BEGIN Recorded data

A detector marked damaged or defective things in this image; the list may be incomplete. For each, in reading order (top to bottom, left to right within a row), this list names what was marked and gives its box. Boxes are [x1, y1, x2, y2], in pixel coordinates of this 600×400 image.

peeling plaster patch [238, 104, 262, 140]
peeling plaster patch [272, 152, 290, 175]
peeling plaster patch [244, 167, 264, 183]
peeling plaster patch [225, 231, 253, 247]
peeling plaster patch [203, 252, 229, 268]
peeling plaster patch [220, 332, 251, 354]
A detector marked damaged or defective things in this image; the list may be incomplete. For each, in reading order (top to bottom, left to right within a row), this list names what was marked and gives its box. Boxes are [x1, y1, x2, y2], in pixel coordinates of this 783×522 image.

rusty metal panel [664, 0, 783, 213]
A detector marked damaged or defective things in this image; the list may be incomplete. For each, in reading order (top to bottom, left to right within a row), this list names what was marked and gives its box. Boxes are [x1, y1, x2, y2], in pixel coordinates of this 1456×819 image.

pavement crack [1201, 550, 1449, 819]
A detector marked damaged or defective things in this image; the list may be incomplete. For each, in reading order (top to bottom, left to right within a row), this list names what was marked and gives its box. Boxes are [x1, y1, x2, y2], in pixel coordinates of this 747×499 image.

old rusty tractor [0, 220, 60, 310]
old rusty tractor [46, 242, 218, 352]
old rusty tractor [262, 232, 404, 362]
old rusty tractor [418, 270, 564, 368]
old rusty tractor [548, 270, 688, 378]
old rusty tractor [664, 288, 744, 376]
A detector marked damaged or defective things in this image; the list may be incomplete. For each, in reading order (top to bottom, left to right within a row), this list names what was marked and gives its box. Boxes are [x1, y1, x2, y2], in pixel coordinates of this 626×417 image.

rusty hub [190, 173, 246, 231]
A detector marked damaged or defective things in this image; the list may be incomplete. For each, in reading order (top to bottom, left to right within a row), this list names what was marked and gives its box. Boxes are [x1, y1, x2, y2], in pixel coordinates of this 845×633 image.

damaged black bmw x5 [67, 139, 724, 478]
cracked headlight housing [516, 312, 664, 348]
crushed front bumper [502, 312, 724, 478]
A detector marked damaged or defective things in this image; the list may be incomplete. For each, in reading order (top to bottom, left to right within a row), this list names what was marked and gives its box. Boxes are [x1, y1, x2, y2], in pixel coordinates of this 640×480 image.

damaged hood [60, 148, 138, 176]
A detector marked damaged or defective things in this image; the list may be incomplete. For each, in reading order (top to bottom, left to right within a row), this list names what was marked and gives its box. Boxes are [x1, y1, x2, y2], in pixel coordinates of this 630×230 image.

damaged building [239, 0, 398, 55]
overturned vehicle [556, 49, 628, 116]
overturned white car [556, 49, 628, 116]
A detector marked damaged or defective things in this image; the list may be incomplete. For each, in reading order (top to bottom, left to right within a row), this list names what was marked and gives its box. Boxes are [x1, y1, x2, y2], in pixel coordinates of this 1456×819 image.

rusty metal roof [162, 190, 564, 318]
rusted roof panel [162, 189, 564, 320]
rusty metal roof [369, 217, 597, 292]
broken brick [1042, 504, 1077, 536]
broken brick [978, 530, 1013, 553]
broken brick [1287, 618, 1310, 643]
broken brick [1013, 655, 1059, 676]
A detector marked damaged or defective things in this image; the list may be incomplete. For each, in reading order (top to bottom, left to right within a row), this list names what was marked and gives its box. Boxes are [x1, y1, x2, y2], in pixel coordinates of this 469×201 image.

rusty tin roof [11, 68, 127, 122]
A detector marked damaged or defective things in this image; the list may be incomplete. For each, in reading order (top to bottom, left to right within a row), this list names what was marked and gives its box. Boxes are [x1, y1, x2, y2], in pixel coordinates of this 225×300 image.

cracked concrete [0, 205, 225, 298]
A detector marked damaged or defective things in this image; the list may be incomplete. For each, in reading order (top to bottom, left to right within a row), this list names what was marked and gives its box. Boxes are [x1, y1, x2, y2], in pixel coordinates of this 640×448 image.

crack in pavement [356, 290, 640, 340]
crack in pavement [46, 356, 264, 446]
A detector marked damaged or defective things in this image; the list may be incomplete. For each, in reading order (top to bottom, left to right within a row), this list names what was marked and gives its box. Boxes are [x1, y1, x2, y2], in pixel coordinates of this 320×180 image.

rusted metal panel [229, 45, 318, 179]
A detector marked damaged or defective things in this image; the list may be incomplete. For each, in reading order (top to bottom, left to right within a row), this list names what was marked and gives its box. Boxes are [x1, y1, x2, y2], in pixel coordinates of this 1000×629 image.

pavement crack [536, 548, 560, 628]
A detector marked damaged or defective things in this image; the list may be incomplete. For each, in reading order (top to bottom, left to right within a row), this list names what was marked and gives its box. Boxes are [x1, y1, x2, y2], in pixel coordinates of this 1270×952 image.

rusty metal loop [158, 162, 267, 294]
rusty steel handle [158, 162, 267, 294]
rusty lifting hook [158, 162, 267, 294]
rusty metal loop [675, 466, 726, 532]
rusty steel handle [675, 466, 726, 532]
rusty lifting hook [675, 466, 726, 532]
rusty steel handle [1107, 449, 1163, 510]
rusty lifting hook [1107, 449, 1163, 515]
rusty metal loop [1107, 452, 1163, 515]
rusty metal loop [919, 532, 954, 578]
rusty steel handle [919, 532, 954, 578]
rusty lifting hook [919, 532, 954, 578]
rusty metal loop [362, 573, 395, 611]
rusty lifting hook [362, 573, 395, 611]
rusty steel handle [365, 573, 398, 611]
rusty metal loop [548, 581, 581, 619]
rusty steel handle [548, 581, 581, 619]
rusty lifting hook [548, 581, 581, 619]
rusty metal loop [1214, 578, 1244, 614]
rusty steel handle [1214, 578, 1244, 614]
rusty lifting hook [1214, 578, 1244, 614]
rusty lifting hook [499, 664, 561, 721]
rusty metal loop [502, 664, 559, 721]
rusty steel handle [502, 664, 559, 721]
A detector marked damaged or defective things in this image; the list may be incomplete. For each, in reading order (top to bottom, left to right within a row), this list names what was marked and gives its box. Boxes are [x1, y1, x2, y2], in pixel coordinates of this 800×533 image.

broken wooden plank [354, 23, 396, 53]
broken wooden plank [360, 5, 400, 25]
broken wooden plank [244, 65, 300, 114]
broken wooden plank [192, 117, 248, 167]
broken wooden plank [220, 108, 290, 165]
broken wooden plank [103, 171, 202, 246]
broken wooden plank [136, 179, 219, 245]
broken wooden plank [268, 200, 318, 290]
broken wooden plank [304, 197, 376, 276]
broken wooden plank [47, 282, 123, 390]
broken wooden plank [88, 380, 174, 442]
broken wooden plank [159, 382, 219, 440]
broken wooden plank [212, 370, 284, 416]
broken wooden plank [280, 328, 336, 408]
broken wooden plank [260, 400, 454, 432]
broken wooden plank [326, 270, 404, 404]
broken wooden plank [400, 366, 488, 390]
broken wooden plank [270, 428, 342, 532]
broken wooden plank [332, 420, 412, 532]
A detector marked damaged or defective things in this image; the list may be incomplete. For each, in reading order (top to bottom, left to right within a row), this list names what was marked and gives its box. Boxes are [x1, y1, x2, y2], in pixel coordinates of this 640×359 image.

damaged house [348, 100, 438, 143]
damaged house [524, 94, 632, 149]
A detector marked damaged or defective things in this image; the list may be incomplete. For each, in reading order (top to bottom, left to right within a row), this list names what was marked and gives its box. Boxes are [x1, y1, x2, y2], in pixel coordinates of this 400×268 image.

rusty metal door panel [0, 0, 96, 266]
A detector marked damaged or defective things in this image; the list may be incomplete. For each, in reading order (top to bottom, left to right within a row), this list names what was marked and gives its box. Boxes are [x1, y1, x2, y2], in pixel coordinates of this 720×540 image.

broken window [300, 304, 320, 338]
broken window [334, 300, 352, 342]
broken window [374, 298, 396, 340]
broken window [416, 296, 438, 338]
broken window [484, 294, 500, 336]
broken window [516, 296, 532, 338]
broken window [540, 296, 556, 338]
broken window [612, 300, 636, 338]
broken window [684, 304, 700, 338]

END Recorded data

* **Short exercise**:
Duplicate the lines above, from the line with "this 320×180 image." to the line with "rusty steel handle [502, 664, 559, 721]", including both of those lines.

* **Task response**:
A detector marked damaged or defective things in this image; the list may be incomplete. For each, in reading order (top to bottom, left to right within a row), this list names what was marked and gives its box. Boxes are [x1, y1, x2, y2], in pixel coordinates of this 320×180 image.

rusted metal panel [229, 45, 318, 179]
A detector marked damaged or defective things in this image; the list may be incomplete. For each, in reading order (top to bottom, left to right within a row), this list names what was marked and gives its box. Boxes are [x1, y1, x2, y2], in pixel coordinates of this 1000×629 image.

pavement crack [536, 548, 560, 628]
A detector marked damaged or defective things in this image; the list may be incomplete. For each, in reading order (top to bottom, left to right within a row), this list names what was marked and gives its box. Boxes are [x1, y1, x2, y2], in pixel coordinates of this 1270×952 image.

rusty metal loop [158, 162, 267, 294]
rusty steel handle [158, 162, 267, 294]
rusty lifting hook [158, 162, 267, 294]
rusty metal loop [675, 466, 726, 532]
rusty steel handle [675, 466, 726, 532]
rusty lifting hook [675, 466, 726, 532]
rusty steel handle [1107, 449, 1163, 510]
rusty lifting hook [1107, 449, 1163, 515]
rusty metal loop [1107, 452, 1163, 515]
rusty metal loop [919, 532, 954, 578]
rusty steel handle [919, 532, 954, 578]
rusty lifting hook [919, 532, 954, 578]
rusty metal loop [362, 573, 395, 611]
rusty lifting hook [362, 573, 395, 611]
rusty steel handle [365, 573, 398, 611]
rusty metal loop [548, 581, 581, 619]
rusty steel handle [548, 581, 581, 619]
rusty lifting hook [548, 581, 581, 619]
rusty metal loop [1214, 578, 1244, 614]
rusty steel handle [1214, 578, 1244, 614]
rusty lifting hook [1214, 578, 1244, 614]
rusty lifting hook [499, 664, 561, 721]
rusty metal loop [502, 664, 559, 721]
rusty steel handle [502, 664, 559, 721]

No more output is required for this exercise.